| Records to use |
+--
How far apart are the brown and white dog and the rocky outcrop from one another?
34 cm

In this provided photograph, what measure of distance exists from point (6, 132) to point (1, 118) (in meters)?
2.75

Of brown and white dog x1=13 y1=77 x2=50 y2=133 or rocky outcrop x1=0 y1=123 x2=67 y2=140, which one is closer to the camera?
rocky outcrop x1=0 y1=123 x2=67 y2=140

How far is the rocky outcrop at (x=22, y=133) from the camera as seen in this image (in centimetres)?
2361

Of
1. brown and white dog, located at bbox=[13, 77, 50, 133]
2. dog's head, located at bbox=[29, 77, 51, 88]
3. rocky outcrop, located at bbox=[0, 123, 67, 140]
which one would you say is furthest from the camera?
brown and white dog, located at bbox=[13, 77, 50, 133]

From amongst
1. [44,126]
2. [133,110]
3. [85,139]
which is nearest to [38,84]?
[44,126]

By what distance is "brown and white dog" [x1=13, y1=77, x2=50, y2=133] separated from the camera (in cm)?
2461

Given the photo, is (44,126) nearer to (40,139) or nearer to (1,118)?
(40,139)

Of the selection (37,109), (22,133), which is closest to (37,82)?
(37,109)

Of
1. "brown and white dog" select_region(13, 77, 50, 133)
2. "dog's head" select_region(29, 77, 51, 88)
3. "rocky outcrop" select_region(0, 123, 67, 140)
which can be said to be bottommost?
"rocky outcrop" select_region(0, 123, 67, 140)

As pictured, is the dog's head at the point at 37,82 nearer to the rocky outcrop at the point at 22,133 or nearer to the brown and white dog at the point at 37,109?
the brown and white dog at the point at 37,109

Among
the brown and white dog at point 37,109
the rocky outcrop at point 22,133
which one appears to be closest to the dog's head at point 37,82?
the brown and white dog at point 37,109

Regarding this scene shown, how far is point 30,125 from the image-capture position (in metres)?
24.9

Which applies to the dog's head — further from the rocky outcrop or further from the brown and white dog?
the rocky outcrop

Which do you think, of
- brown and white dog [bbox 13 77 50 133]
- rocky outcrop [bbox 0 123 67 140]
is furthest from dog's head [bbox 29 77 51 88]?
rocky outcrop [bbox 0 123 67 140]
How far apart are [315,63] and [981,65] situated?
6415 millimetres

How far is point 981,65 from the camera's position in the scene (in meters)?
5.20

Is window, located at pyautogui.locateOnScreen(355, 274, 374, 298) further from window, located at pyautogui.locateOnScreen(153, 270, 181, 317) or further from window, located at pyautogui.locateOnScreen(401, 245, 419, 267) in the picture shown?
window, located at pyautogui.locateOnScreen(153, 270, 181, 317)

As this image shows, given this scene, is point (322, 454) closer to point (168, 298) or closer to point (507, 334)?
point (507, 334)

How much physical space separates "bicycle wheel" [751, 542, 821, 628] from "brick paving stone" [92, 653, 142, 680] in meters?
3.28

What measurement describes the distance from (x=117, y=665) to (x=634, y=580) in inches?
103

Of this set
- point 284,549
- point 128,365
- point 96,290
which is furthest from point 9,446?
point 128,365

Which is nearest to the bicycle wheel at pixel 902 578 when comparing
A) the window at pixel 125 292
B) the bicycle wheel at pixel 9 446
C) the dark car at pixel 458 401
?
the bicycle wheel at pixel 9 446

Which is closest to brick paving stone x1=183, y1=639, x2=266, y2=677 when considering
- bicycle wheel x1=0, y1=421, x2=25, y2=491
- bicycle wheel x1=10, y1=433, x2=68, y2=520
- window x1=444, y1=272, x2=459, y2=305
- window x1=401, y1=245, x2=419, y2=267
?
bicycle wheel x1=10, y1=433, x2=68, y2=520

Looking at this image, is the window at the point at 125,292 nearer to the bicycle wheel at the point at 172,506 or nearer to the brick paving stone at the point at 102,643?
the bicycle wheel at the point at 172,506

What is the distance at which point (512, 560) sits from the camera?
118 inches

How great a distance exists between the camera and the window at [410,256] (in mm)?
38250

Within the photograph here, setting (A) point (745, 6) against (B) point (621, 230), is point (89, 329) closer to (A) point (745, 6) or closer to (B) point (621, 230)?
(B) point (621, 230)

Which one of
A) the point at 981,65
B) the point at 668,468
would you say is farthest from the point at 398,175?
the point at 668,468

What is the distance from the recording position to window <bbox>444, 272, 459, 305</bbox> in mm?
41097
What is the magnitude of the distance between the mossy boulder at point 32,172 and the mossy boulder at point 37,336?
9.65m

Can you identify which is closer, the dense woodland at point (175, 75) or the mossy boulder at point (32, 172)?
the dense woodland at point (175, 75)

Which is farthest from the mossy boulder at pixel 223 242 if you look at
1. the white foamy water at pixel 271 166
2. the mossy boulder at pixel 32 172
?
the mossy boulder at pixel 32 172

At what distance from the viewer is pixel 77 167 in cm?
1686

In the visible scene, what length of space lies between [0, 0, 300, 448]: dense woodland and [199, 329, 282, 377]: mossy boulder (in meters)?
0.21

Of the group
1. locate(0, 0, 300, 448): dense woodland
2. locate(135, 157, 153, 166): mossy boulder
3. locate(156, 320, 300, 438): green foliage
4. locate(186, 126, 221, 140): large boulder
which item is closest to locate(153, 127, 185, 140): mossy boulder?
+--
| The request |
Give back each line above precisely as it stands.

| Correct output |
How far apart are the brown and white dog and the rocky outcrop from one another?
34 cm

In this provided photograph, what measure of distance exists from point (6, 132) to point (1, 118) (in meters)?
2.75

Of brown and white dog x1=13 y1=77 x2=50 y2=133 or rocky outcrop x1=0 y1=123 x2=67 y2=140, which one is closer to the camera?
rocky outcrop x1=0 y1=123 x2=67 y2=140

How far is the rocky outcrop at (x=22, y=133) from the camera as seen in this image (in centimetres)?
2361

Of
1. brown and white dog, located at bbox=[13, 77, 50, 133]
2. dog's head, located at bbox=[29, 77, 51, 88]
3. rocky outcrop, located at bbox=[0, 123, 67, 140]
which one would you say is furthest from the camera?
brown and white dog, located at bbox=[13, 77, 50, 133]

From amongst
1. [44,126]
2. [133,110]
3. [85,139]
which is nearest to [38,84]?
[44,126]

By what distance is "brown and white dog" [x1=13, y1=77, x2=50, y2=133] separated from the camera (in cm)?
2461

Given the photo, is (44,126) nearer to (40,139) or nearer to (1,118)?
(40,139)

Of the selection (37,109), (22,133), which is closest to (37,82)?
(37,109)

Of
1. "brown and white dog" select_region(13, 77, 50, 133)
2. "dog's head" select_region(29, 77, 51, 88)
3. "rocky outcrop" select_region(0, 123, 67, 140)
which can be said to be bottommost?
"rocky outcrop" select_region(0, 123, 67, 140)

As pictured, is the dog's head at the point at 37,82 nearer to the rocky outcrop at the point at 22,133 or nearer to the brown and white dog at the point at 37,109?
the brown and white dog at the point at 37,109

Among
the brown and white dog at point 37,109
the rocky outcrop at point 22,133
which one appears to be closest to the dog's head at point 37,82?
the brown and white dog at point 37,109

Regarding this scene shown, how far is point 30,125 from the image-capture position (in metres)?
24.9

Which applies to the dog's head — further from the rocky outcrop or further from the brown and white dog?
the rocky outcrop

Which do you think, of
- brown and white dog [bbox 13 77 50 133]
- rocky outcrop [bbox 0 123 67 140]
is furthest from dog's head [bbox 29 77 51 88]?
rocky outcrop [bbox 0 123 67 140]
How far apart are [315,63] and [981,65] situated?
6415 millimetres

How far is point 981,65 from the camera's position in the scene (in meters)?
5.20

Is window, located at pyautogui.locateOnScreen(355, 274, 374, 298) further from window, located at pyautogui.locateOnScreen(153, 270, 181, 317) or further from window, located at pyautogui.locateOnScreen(401, 245, 419, 267) in the picture shown?
window, located at pyautogui.locateOnScreen(153, 270, 181, 317)

As this image shows, given this scene, is point (322, 454) closer to point (168, 298) or closer to point (507, 334)?
point (507, 334)

How much physical space separates "bicycle wheel" [751, 542, 821, 628] from "brick paving stone" [92, 653, 142, 680] in meters?
3.28

What measurement describes the distance from (x=117, y=665) to (x=634, y=580) in inches?
103

Of this set
- point 284,549
- point 128,365
- point 96,290
which is furthest from point 9,446?
point 128,365

Which is nearest to the bicycle wheel at pixel 902 578 when comparing
A) the window at pixel 125 292
B) the bicycle wheel at pixel 9 446
C) the dark car at pixel 458 401
?
the bicycle wheel at pixel 9 446

Which is closest to brick paving stone x1=183, y1=639, x2=266, y2=677 when considering
- bicycle wheel x1=0, y1=421, x2=25, y2=491
- bicycle wheel x1=10, y1=433, x2=68, y2=520
- window x1=444, y1=272, x2=459, y2=305
- window x1=401, y1=245, x2=419, y2=267
?
bicycle wheel x1=10, y1=433, x2=68, y2=520

Looking at this image, is the window at the point at 125,292 nearer to the bicycle wheel at the point at 172,506 or nearer to the brick paving stone at the point at 102,643?
the bicycle wheel at the point at 172,506

What is the distance at which point (512, 560) sits from the camera?
118 inches

How great a distance exists between the camera and the window at [410,256] (in mm)?
38250

Within the photograph here, setting (A) point (745, 6) against (B) point (621, 230), is point (89, 329) closer to (A) point (745, 6) or closer to (B) point (621, 230)?
(B) point (621, 230)

Which one of
A) the point at 981,65
B) the point at 668,468
would you say is farthest from the point at 398,175?
the point at 668,468

What is the distance from the recording position to window <bbox>444, 272, 459, 305</bbox> in mm?
41097
What is the magnitude of the distance between the mossy boulder at point 32,172 and the mossy boulder at point 37,336?
9.65m

Can you identify which is closer, the dense woodland at point (175, 75) or the mossy boulder at point (32, 172)?
the dense woodland at point (175, 75)

Which is farthest from the mossy boulder at pixel 223 242 if you look at
1. the white foamy water at pixel 271 166
2. the mossy boulder at pixel 32 172
?
the mossy boulder at pixel 32 172

At what distance from the viewer is pixel 77 167 in cm?
1686

In the visible scene, what length of space lies between [0, 0, 300, 448]: dense woodland and [199, 329, 282, 377]: mossy boulder (in meters)?
0.21

Of the group
1. locate(0, 0, 300, 448): dense woodland
2. locate(135, 157, 153, 166): mossy boulder
3. locate(156, 320, 300, 438): green foliage
4. locate(186, 126, 221, 140): large boulder
which item is closest to locate(153, 127, 185, 140): mossy boulder?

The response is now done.